Farmers have welcomed the move by the Oireachtas Joint Committee on Communications, Climate Action and Environment to support a ban on fracking.

A report published last week by the joint committee supports the bill to ban oil extraction through hydraulic fracturing, also known as fracking, despite the technology’s potential economic benefits.

“The committee is of the view that these benefits are outweighed by the risks to the environment and human health from an as-yet relatively untried technology,” wrote committee chair Hildegarde Naughton TD.

“There was no other possible conclusion – now they’re going to have to go ahead and ban it,” said Leah Doherty, a campaigner against fracking in the northwest. She called on the Oireachtas to pass the bill before the summer recess.

Two shale gas basins extend under parts of eight counties around Lough Allen in the northwest, and on both sides of the Shannon estuary.
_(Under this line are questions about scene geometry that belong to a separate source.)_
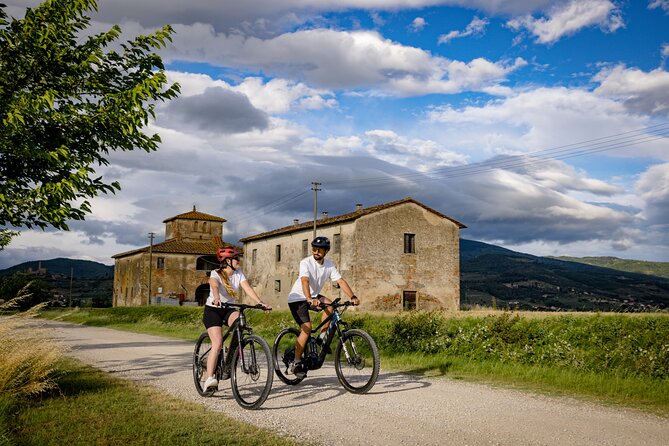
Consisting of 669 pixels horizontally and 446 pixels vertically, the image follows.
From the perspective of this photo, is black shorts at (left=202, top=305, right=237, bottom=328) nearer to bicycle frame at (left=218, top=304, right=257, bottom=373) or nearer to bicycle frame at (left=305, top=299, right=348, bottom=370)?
bicycle frame at (left=218, top=304, right=257, bottom=373)

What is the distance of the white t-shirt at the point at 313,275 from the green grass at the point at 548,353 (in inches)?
119

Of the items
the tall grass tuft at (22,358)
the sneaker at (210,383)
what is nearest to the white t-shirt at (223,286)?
the sneaker at (210,383)

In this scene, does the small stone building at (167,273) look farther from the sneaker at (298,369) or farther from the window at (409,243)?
the sneaker at (298,369)

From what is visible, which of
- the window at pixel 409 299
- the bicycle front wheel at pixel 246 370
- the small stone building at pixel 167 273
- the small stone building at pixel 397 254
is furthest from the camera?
the small stone building at pixel 167 273

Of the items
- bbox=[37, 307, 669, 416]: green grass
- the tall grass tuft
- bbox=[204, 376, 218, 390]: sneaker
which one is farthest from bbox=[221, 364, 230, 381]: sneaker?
bbox=[37, 307, 669, 416]: green grass

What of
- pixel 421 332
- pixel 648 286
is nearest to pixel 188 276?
pixel 421 332

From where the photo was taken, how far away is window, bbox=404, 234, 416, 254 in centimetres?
3775

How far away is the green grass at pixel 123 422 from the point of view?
4.89m

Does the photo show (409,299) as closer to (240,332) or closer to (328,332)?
(328,332)

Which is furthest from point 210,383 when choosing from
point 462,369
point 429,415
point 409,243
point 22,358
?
point 409,243

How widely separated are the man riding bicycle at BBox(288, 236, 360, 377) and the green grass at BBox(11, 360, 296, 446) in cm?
166

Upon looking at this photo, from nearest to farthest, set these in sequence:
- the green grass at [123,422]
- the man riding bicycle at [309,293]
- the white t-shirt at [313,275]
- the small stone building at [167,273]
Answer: the green grass at [123,422]
the man riding bicycle at [309,293]
the white t-shirt at [313,275]
the small stone building at [167,273]

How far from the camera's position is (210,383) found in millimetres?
6895

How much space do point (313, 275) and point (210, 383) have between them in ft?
6.44
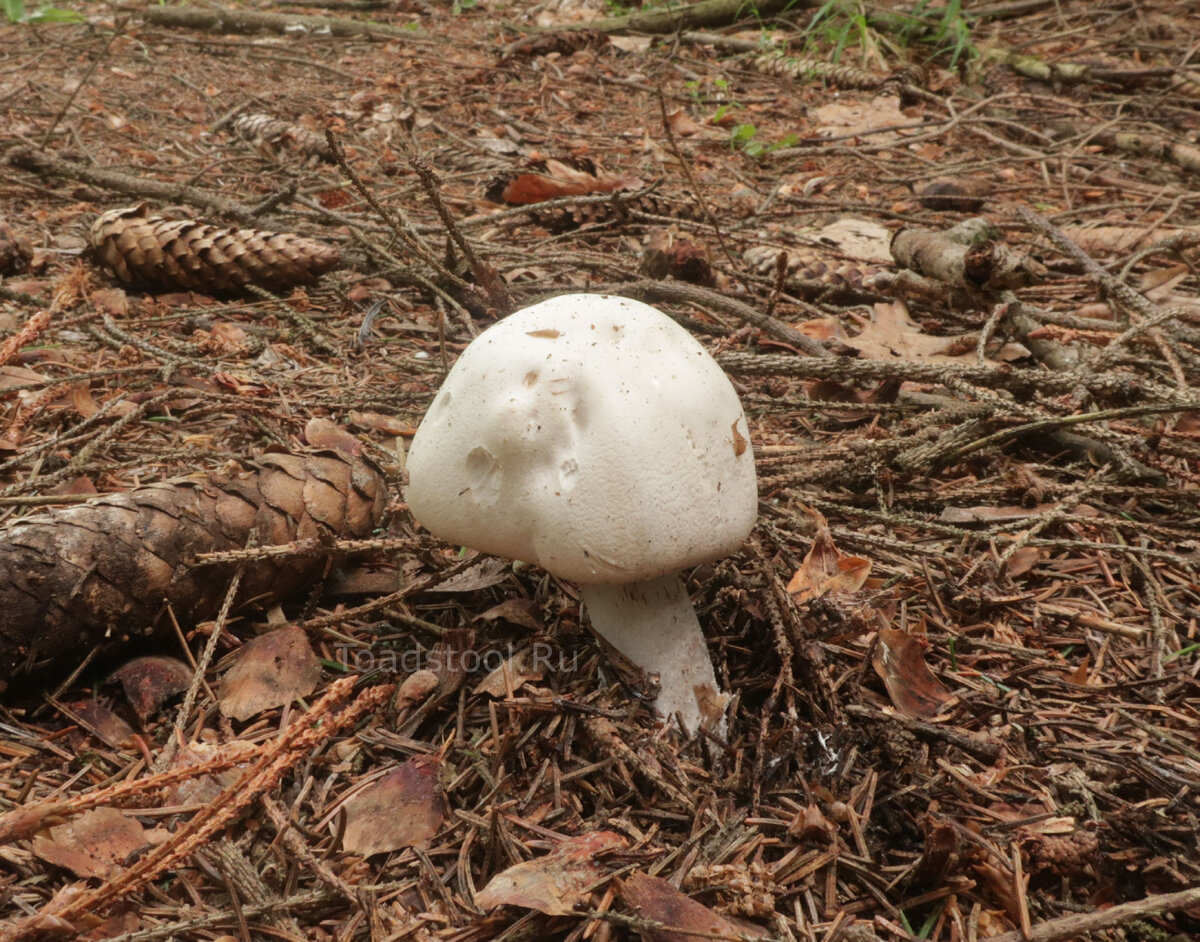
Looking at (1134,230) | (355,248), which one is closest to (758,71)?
(1134,230)

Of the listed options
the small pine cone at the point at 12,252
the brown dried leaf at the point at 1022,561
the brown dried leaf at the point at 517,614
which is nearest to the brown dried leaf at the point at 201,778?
the brown dried leaf at the point at 517,614

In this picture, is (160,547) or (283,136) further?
(283,136)

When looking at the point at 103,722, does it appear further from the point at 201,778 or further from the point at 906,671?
the point at 906,671

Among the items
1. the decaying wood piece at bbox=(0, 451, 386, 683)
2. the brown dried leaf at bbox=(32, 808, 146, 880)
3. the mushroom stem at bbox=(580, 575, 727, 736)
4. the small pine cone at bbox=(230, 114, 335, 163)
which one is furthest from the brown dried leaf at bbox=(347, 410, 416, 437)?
the small pine cone at bbox=(230, 114, 335, 163)

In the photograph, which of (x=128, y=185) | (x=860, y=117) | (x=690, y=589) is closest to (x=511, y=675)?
(x=690, y=589)

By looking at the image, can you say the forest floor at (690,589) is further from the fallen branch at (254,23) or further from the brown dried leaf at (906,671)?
the fallen branch at (254,23)

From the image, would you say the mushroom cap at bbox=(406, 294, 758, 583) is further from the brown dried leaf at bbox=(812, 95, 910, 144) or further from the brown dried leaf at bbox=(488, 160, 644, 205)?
the brown dried leaf at bbox=(812, 95, 910, 144)

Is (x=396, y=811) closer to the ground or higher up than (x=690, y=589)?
higher up
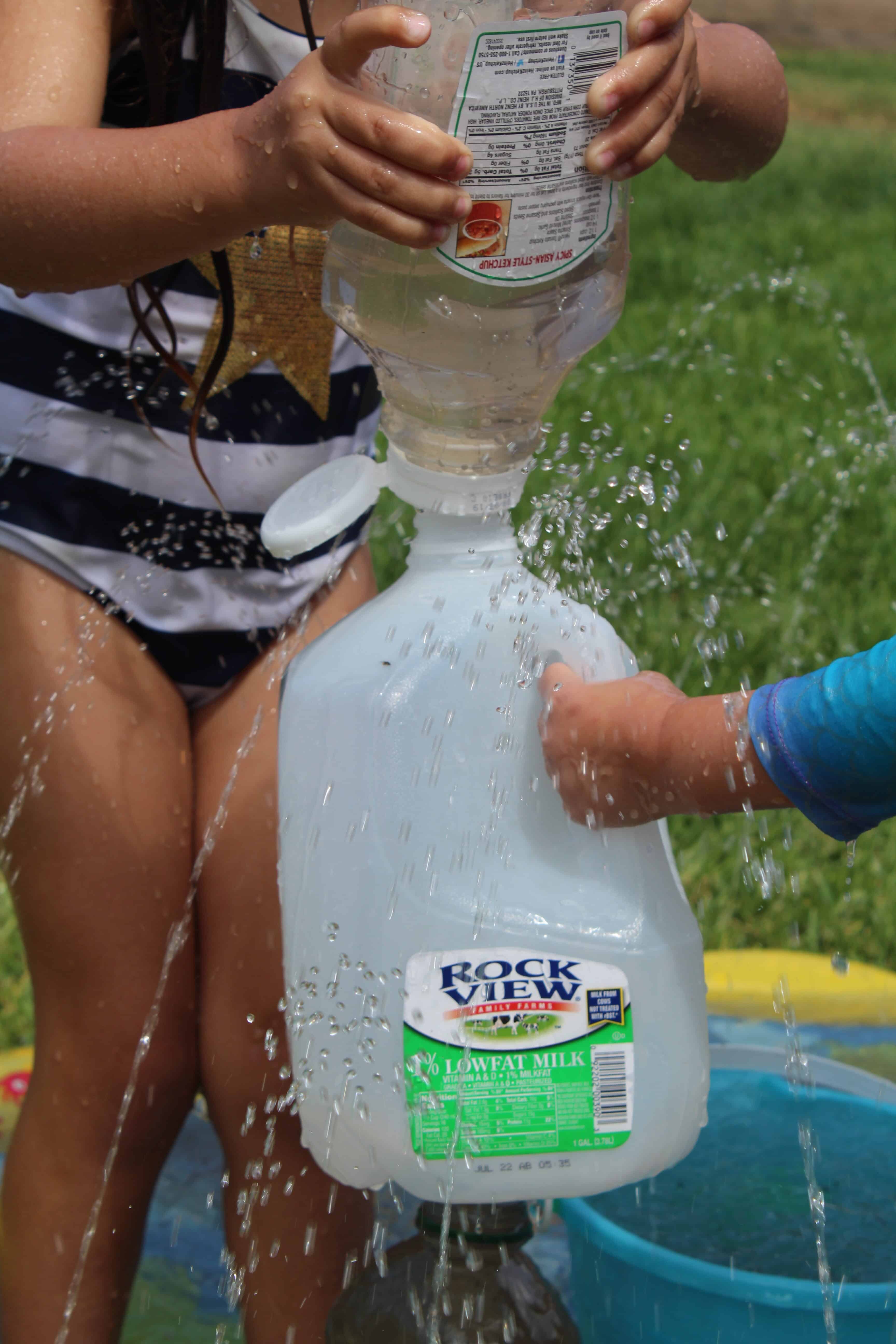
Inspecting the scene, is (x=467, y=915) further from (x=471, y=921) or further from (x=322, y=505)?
(x=322, y=505)

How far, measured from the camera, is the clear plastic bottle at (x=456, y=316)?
3.81ft

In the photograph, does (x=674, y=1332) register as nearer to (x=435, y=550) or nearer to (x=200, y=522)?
(x=435, y=550)

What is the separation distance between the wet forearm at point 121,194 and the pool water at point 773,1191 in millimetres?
1039

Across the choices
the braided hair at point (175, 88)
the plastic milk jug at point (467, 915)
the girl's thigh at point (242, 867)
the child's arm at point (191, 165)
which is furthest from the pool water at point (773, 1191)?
the child's arm at point (191, 165)

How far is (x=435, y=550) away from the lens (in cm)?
130

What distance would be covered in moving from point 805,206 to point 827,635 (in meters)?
3.99

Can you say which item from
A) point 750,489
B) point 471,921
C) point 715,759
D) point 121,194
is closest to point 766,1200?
point 471,921

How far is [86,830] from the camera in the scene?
1.41m

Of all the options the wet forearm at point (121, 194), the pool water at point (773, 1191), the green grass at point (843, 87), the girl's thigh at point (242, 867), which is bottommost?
the green grass at point (843, 87)

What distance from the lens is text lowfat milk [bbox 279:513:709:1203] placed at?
3.99 feet

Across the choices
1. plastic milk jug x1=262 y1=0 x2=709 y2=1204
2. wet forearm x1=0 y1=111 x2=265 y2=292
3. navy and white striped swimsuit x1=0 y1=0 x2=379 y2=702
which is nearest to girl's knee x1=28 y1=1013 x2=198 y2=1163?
plastic milk jug x1=262 y1=0 x2=709 y2=1204

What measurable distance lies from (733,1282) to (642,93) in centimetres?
96

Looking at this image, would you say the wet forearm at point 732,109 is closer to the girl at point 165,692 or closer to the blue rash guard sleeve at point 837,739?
the girl at point 165,692

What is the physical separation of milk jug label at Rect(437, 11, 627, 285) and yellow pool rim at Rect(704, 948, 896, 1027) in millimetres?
1175
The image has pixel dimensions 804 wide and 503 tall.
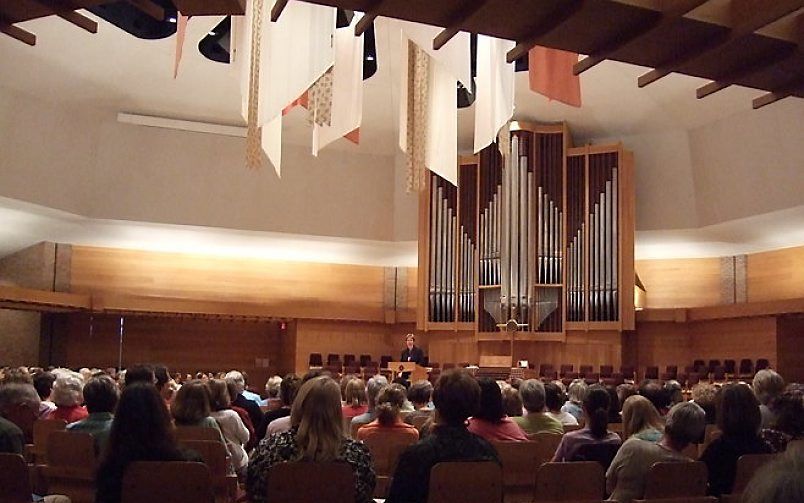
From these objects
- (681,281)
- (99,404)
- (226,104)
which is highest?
(226,104)

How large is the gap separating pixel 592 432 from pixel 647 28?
2249 mm

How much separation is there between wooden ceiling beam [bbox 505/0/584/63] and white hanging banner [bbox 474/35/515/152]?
4.62 meters

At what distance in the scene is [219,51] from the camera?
1488cm

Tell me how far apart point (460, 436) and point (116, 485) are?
4.78 ft

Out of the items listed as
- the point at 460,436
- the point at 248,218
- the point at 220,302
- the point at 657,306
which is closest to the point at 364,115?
the point at 248,218

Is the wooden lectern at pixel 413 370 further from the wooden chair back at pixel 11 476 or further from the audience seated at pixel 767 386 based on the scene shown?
the wooden chair back at pixel 11 476

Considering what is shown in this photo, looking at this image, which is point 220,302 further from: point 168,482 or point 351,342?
point 168,482

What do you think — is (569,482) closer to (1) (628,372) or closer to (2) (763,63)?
(2) (763,63)

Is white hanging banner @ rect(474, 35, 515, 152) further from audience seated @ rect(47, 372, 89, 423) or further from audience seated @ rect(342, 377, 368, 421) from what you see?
audience seated @ rect(47, 372, 89, 423)

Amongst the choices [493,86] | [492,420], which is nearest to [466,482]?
[492,420]

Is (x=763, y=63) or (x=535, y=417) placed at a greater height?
(x=763, y=63)

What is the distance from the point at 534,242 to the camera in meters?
18.2

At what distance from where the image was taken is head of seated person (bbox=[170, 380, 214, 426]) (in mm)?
5262

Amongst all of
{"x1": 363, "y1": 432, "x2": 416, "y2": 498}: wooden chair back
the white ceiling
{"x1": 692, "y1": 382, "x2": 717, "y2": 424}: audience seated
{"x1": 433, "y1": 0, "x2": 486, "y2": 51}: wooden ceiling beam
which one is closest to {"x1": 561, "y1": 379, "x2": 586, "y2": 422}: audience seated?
Answer: {"x1": 692, "y1": 382, "x2": 717, "y2": 424}: audience seated
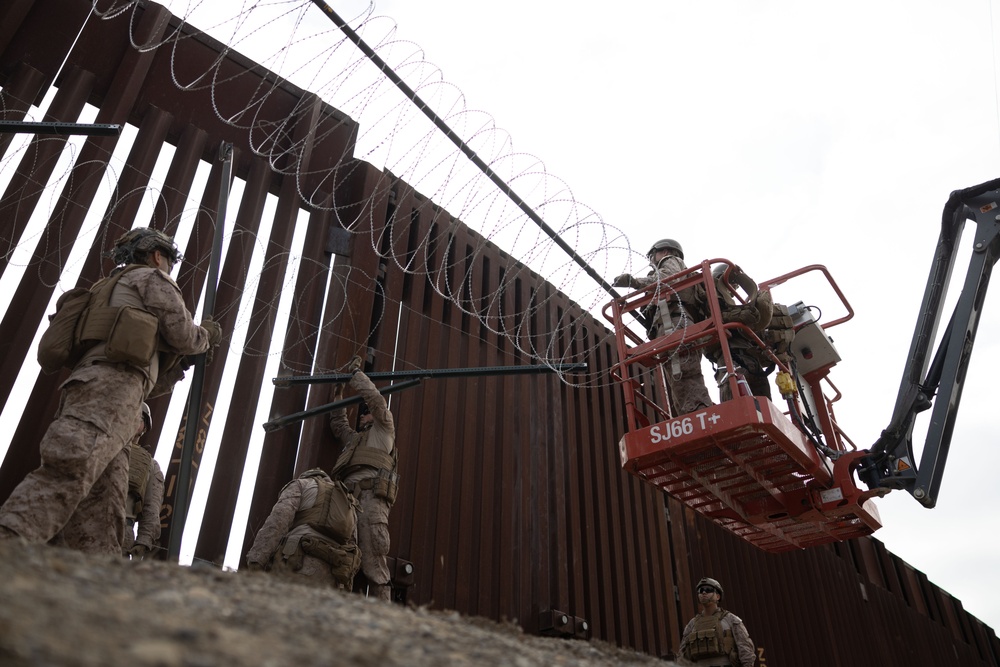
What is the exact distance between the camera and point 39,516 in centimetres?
384

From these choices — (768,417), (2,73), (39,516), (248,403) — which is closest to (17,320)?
(248,403)

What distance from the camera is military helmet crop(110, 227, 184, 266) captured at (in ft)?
16.2

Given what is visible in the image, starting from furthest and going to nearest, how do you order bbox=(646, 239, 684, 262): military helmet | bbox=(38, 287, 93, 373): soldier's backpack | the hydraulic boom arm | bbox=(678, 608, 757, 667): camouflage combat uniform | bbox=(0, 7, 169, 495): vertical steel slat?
bbox=(646, 239, 684, 262): military helmet < the hydraulic boom arm < bbox=(678, 608, 757, 667): camouflage combat uniform < bbox=(0, 7, 169, 495): vertical steel slat < bbox=(38, 287, 93, 373): soldier's backpack

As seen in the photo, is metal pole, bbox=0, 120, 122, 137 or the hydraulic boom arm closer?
metal pole, bbox=0, 120, 122, 137

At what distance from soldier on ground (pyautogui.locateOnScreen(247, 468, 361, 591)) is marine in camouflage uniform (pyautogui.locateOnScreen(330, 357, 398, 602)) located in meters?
0.30

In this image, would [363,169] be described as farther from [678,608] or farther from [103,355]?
[678,608]

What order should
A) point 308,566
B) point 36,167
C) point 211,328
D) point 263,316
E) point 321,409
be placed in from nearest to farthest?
point 211,328
point 308,566
point 36,167
point 321,409
point 263,316

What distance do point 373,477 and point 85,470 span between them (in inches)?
118

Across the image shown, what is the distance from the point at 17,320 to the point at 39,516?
2956 mm

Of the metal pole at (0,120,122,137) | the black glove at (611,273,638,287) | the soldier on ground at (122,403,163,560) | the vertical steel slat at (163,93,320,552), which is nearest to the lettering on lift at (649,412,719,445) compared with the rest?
the black glove at (611,273,638,287)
“We know there is gas. There were exploratory wells drilled about 30 years ago,” said Tommy Earley, a suckler farmer in Mount Allen near Arigna in Co Roscommon.

He is not opposed to gas extraction in principle, but he thinks the numerous wells dotted around the landscape and the large quantities of pressured water and chemicals involved in breaking underground rock and pushing out the gas pose too much of a pollution risk – whether through surface runoff or underground seepage.

Earley said the leasing model proposed by fracking companies did not suit him.

“The companies were to lease the land off farmers and return it when they were finished, but if leaks happened later on, you were responsible,” he said.

The organic farmer added that his farming was based on keeping track of everything he puts in the ground as it enters the food chain. “With fracking, something could come up from underneath and we could not account for it,” he said.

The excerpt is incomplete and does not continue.